Schedule VII is amended to repeal section 8.3. This amendment is consequential to amendments to section 128 of the Act, which removes the requirement that two corporations be registrants and resident in Canada in order to be closely related to each other.

The amendment to Schedule VII is deemed to have come into force on Announcement Date.

#### Draft Amendments to the Closely Related Corporations (GST/HST) Regulations

Closely Related Corporations (GST/HST) Regulations
3

The Closely Related Corporations (GST/HST) Regulations prescribe corporations to be closely related for purposes of the GST/HST. Existing section 3 of the Regulations provides that, where the requirements of the section are met, a corporation (referred to as the "other corporation") is a prescribed corporation, for the purposes of paragraph 128(1)(b) of the Excise Tax Act, in relation to a particular corporation where the other corporation is a registrant resident in Canada.

Section 3 is amended to remove the requirement that the other corporation be a registrant resident in Canada.
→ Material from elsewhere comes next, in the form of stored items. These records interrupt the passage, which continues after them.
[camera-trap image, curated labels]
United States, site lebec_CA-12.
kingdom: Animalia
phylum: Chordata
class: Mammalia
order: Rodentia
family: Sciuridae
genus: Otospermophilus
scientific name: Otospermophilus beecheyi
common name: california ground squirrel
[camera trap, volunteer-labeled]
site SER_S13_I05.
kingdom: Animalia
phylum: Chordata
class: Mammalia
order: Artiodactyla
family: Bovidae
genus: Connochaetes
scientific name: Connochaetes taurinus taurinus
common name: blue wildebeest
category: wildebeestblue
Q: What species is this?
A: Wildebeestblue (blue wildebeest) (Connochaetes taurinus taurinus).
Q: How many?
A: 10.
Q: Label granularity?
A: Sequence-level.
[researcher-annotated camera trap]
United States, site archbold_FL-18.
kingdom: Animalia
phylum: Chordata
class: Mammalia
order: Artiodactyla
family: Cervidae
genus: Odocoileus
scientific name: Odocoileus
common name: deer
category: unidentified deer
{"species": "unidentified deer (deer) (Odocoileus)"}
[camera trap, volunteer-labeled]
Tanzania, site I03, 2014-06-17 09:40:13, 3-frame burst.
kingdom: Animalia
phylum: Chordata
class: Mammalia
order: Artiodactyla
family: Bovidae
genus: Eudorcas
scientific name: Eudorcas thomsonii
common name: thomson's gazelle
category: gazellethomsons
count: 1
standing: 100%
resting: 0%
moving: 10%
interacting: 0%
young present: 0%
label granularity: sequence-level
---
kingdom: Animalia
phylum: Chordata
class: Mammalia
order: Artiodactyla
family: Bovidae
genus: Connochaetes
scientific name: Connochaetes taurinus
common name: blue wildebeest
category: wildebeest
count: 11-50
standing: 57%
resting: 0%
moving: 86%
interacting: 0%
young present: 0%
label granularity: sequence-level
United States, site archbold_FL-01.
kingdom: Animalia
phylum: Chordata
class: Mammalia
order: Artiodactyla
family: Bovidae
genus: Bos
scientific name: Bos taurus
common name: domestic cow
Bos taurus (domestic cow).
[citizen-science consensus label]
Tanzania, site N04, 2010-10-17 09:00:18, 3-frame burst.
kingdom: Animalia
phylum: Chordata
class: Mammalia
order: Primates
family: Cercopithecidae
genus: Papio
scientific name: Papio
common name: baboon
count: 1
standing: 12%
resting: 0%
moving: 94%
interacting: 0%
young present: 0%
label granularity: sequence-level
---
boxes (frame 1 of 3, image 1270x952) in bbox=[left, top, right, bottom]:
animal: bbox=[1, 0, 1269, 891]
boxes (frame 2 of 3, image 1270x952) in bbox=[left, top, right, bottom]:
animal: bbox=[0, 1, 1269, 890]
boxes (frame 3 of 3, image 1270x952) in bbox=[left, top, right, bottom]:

This amendment is consequential to similar amendments to section 128, which remove the requirement that a corporation be a registrant resident in Canada in order to be closely related to another corporation.

The amendments are deemed to have come into force on Announcement Date.

#### Draft Amendments to the Financial Services (GST/HST) Regulations

Financial Services (GST/HST) Regulations
4

The Financial Services (GST/HST) Regulations prescribe services that are either included in or excluded from the definition "financial service" contained in subsection 123(1) of the Excise Tax Act (the "Act"). Existing subsection 4(2) of the Regulations prescribes services for the purposes of paragraph (t) of the definition "financial service" which are not included in that definition. Existing subsection 4(3) then carves out from paragraph (t) certain services described in subsection 4(2). Among these services are services with respect to certain financial instruments where the services are supplied by a person closely related to a person at risk or where the issuance, renewal, variation or transfer of the instrument is performed for a person at risk or a person closely related to that person.

Paragraphs (b) and (c) of subsection 4(3) are amended to replace references to a person that is closely related with references to a person that is a member of the same closely related group. These amendments are consequential to amendments made to section 128 of the Act and to the definition "closely related group" in subsection 123(1).

The amendments apply to supplies made on or after Announcement Date.